# Source passage
^^^^^^^^^^^^^^^^

Comments

1

Unlike Sawant, who would happily throw lit $100 bills at any potential lawsuit, it sounds like Herbold actually learned from her past mistake with OPMA and is now advocating for the legal way forward. So good for her.

And Nathalie, your comment about the male legislators is kind of rich for The Stranger. I could just as quickly see you writing, if they were engaged and didn't hew the leftist line, that they need to sit back quietly and let the women sponsoring the bill drive the legislation or some such woke-speak.

2

I guess Sawant knows better than the city attorneys what is legal now. Is there anything she can't do? Almost as versatile as Jared.

^^^^^^^^^^^^^^^^

# Data extract
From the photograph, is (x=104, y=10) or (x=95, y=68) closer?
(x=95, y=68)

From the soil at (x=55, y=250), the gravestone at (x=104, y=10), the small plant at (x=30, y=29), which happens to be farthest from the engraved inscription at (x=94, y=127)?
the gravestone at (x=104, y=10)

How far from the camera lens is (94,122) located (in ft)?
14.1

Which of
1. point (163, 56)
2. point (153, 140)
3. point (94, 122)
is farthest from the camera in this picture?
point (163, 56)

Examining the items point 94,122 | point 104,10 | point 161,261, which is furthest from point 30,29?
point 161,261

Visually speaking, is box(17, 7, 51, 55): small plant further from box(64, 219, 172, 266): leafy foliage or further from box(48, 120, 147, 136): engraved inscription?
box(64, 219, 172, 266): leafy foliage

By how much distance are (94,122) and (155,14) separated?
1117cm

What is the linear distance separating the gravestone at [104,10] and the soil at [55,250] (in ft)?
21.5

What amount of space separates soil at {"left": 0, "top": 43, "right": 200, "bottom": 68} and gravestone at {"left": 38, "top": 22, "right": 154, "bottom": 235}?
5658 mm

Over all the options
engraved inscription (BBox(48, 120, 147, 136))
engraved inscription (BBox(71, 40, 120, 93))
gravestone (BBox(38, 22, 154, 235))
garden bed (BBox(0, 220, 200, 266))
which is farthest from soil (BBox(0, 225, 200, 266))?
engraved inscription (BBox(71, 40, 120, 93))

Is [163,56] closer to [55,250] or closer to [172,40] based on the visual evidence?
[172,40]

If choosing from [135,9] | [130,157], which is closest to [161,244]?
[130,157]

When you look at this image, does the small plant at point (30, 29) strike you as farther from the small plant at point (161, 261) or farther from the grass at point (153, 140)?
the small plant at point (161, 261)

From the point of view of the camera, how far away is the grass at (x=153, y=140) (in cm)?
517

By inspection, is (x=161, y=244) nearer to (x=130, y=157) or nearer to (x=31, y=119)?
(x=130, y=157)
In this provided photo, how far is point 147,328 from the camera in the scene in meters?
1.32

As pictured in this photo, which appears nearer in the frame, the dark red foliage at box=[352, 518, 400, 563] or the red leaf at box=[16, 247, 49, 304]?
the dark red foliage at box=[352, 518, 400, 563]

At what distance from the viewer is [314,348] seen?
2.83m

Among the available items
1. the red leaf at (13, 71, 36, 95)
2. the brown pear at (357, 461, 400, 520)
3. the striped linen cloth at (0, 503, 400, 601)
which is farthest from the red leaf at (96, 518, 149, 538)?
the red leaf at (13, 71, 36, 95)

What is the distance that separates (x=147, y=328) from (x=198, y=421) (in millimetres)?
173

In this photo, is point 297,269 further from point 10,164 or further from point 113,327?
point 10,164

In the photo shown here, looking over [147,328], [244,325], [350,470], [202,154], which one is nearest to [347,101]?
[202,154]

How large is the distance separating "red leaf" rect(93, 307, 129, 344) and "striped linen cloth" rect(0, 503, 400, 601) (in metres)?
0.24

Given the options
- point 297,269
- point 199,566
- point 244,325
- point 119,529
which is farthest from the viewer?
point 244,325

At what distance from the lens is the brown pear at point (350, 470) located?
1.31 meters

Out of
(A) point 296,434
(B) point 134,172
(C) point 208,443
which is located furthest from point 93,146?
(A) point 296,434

^^^^^^^^^^^^^^^^

# Set tasks
(A) Write out the whole comments section shown above, word for word.
(B) How many lines of the records contain the string "cloth"? Case counts, and the reply should be only the number.

# Answers by task
(A)
Comments

1

Unlike Sawant, who would happily throw lit $100 bills at any potential lawsuit, it sounds like Herbold actually learned from her past mistake with OPMA and is now advocating for the legal way forward. So good for her.

And Nathalie, your comment about the male legislators is kind of rich for The Stranger. I could just as quickly see you writing, if they were engaged and didn't hew the leftist line, that they need to sit back quietly and let the women sponsoring the bill drive the legislation or some such woke-speak.

2

I guess Sawant knows better than the city attorneys what is legal now. Is there anything she can't do? Almost as versatile as Jared.

(B) 2